◆ **SHORT PROBLEM**
Output exactly the lines from the line with "Looking at the photograph, would" through the end of the records below. Include nothing else.

* * * * *

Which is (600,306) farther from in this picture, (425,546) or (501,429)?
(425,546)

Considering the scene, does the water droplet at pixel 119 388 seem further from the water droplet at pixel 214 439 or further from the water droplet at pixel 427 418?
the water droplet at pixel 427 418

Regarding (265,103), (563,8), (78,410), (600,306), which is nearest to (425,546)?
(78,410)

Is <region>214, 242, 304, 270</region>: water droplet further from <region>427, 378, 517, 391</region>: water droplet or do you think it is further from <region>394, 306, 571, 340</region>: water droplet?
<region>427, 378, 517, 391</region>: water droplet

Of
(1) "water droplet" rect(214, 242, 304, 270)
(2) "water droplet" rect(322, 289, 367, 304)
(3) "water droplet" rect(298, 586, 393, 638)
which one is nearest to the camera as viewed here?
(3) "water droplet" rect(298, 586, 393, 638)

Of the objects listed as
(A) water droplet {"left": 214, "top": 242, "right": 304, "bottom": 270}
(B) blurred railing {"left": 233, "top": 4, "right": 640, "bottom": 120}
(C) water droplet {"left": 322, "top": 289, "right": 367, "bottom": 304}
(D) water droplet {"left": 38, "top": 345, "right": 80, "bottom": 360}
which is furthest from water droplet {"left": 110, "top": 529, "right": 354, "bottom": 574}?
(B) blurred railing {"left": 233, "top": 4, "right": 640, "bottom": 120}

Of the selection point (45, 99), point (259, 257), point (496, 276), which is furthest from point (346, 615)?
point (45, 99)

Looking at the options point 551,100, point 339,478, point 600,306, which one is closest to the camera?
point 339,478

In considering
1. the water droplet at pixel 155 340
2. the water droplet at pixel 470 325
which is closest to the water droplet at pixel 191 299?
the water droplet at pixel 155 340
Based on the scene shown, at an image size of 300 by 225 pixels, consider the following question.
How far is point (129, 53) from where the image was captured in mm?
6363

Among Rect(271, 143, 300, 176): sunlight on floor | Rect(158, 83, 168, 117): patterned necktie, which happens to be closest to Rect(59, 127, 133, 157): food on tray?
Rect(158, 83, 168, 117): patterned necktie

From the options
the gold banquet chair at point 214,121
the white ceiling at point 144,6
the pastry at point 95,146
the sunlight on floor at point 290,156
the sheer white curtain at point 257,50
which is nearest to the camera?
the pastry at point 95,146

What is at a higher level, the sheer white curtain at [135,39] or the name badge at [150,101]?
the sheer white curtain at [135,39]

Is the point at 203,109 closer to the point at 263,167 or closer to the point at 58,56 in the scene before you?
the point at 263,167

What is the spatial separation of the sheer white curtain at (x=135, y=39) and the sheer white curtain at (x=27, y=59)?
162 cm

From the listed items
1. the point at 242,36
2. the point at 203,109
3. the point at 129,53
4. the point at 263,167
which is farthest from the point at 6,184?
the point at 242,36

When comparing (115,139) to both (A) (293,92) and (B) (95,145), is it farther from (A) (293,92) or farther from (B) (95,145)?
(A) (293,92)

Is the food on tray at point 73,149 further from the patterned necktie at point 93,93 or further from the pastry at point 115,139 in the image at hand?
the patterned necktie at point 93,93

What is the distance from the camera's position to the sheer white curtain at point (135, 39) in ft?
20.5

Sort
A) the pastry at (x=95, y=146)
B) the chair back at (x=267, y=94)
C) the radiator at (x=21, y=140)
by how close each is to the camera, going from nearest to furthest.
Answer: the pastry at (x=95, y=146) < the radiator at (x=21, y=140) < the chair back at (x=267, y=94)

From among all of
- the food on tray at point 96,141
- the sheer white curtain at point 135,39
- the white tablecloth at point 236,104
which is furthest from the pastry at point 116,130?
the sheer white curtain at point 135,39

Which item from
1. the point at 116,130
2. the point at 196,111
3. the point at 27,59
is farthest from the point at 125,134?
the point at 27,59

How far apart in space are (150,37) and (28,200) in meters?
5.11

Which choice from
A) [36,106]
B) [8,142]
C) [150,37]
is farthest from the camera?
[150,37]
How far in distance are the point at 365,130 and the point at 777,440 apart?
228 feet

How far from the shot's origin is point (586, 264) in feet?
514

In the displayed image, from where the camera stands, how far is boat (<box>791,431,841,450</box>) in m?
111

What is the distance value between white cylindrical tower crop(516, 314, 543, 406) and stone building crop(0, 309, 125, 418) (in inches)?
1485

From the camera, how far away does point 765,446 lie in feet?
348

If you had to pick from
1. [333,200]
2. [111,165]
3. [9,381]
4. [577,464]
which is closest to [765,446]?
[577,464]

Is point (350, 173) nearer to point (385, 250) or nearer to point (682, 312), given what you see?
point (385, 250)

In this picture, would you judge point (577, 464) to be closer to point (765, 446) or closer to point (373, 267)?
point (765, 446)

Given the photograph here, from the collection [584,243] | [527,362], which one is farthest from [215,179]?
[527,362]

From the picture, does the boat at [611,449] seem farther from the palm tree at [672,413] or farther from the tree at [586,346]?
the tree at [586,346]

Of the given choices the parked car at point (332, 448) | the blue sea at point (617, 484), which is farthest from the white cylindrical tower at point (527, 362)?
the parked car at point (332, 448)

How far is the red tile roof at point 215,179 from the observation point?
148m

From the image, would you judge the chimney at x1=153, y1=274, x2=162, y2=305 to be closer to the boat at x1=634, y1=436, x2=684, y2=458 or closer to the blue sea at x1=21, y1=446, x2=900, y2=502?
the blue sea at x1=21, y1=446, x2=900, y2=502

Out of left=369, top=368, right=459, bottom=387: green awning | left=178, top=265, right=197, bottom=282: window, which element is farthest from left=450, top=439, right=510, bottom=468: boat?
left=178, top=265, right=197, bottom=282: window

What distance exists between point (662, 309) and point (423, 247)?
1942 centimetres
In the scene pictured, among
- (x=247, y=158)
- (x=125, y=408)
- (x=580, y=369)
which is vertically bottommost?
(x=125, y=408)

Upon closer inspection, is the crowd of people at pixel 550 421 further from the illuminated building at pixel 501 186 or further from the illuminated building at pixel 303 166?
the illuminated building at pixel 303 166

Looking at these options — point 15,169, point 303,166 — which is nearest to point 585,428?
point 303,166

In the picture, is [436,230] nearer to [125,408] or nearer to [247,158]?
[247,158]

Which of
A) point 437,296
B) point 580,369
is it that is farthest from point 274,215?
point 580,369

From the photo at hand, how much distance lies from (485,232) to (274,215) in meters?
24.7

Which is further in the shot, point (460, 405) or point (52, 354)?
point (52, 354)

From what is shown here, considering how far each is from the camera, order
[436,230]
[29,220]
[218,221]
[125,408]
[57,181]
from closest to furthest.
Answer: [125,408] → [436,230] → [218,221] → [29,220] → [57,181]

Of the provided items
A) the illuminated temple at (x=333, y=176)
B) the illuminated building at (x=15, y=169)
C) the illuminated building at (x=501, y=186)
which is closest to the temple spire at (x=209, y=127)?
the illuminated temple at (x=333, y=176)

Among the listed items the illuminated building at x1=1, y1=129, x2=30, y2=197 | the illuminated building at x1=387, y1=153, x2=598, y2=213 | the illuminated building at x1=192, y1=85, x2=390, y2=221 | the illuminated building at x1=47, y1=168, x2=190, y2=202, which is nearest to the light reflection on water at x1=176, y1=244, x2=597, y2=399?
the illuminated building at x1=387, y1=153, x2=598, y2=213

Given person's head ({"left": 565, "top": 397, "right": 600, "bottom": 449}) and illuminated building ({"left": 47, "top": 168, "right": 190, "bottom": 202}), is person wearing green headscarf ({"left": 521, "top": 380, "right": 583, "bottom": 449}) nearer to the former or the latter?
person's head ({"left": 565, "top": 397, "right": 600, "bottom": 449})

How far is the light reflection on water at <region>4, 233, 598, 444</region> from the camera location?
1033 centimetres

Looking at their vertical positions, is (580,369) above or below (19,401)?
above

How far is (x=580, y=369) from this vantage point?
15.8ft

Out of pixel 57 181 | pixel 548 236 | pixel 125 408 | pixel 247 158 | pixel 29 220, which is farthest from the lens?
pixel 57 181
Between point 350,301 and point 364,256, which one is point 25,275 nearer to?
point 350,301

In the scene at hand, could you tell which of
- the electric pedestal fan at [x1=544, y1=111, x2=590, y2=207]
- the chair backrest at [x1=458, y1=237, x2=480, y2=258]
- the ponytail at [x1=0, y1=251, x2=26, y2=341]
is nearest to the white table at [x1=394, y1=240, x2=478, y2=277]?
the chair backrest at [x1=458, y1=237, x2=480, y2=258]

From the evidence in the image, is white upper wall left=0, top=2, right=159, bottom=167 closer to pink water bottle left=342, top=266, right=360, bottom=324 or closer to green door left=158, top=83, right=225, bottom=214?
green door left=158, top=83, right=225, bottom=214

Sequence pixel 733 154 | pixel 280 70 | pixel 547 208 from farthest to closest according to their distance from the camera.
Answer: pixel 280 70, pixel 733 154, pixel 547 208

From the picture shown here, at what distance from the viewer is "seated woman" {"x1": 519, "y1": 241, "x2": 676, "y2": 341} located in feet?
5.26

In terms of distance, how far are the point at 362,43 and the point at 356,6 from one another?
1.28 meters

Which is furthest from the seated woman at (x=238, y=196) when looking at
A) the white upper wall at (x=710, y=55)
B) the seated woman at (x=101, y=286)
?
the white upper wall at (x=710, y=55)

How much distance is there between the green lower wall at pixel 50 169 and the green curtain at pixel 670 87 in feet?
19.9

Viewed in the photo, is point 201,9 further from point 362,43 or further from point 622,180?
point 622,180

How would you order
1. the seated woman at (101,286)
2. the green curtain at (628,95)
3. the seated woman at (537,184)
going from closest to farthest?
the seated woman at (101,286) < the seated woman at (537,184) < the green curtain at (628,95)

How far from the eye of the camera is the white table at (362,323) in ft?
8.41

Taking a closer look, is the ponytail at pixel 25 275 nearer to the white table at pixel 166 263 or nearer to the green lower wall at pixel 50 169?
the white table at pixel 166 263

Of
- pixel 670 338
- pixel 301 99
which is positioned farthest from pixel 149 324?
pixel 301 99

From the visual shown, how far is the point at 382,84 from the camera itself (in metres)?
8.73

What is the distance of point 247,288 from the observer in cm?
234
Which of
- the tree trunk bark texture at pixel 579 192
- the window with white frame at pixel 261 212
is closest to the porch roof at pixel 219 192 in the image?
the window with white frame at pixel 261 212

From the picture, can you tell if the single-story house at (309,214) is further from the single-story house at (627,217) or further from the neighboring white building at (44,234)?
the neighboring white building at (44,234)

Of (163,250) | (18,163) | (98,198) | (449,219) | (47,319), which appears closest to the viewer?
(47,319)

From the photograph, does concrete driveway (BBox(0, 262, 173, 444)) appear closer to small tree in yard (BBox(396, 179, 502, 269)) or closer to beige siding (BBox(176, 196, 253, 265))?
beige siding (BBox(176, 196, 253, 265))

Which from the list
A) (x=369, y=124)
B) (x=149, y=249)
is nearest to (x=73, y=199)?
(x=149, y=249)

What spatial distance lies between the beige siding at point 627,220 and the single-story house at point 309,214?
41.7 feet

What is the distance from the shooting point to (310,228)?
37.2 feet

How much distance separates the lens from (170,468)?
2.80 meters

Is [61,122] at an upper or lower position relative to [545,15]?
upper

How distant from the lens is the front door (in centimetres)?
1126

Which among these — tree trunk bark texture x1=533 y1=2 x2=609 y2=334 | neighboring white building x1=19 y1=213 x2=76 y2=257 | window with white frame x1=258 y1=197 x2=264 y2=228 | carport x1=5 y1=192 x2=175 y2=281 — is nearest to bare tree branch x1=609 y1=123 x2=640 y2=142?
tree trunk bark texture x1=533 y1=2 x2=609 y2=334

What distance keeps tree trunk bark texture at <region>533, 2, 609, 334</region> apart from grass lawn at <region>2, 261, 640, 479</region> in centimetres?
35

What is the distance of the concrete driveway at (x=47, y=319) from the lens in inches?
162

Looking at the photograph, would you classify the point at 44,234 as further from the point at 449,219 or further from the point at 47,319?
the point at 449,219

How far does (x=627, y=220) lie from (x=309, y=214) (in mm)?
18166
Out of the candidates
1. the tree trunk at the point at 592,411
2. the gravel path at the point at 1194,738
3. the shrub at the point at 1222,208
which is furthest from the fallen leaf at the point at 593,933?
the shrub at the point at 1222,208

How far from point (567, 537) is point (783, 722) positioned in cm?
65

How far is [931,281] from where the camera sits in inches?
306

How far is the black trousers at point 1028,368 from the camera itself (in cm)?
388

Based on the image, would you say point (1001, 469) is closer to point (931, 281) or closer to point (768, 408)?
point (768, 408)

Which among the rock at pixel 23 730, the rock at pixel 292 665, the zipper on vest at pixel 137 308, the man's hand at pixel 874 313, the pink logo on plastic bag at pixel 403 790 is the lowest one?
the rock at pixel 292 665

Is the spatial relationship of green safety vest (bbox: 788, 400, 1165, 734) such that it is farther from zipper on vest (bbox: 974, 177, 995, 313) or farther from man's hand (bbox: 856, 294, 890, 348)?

* * * * *

◆ **OUTPUT FOR THIS EXERCISE**
Looking at the photograph, would you classify the point at 44,234 as further from the point at 449,219 or further from the point at 47,319?
the point at 449,219

How far does (x=627, y=220) lie from (x=309, y=214) (in mm)?
18166
Out of the candidates
1. the tree trunk at the point at 592,411
2. the gravel path at the point at 1194,738
3. the shrub at the point at 1222,208
which is furthest from the fallen leaf at the point at 593,933?
the shrub at the point at 1222,208

How far from point (567, 537) is point (783, 722) positioned in cm?
65

How far is [931,281] from where the camera sits in inches?
306

How far is the black trousers at point 1028,368 from the camera itself (in cm)?
388

Based on the image, would you say point (1001, 469) is closer to point (931, 281) or closer to point (768, 408)?
point (768, 408)

Which among the rock at pixel 23 730, the rock at pixel 292 665, the zipper on vest at pixel 137 308, the man's hand at pixel 874 313, the pink logo on plastic bag at pixel 403 790 is the lowest one?
the rock at pixel 292 665

Is the spatial relationship of green safety vest (bbox: 788, 400, 1165, 734) such that it is farther from zipper on vest (bbox: 974, 177, 995, 313) or farther from man's hand (bbox: 856, 294, 890, 348)?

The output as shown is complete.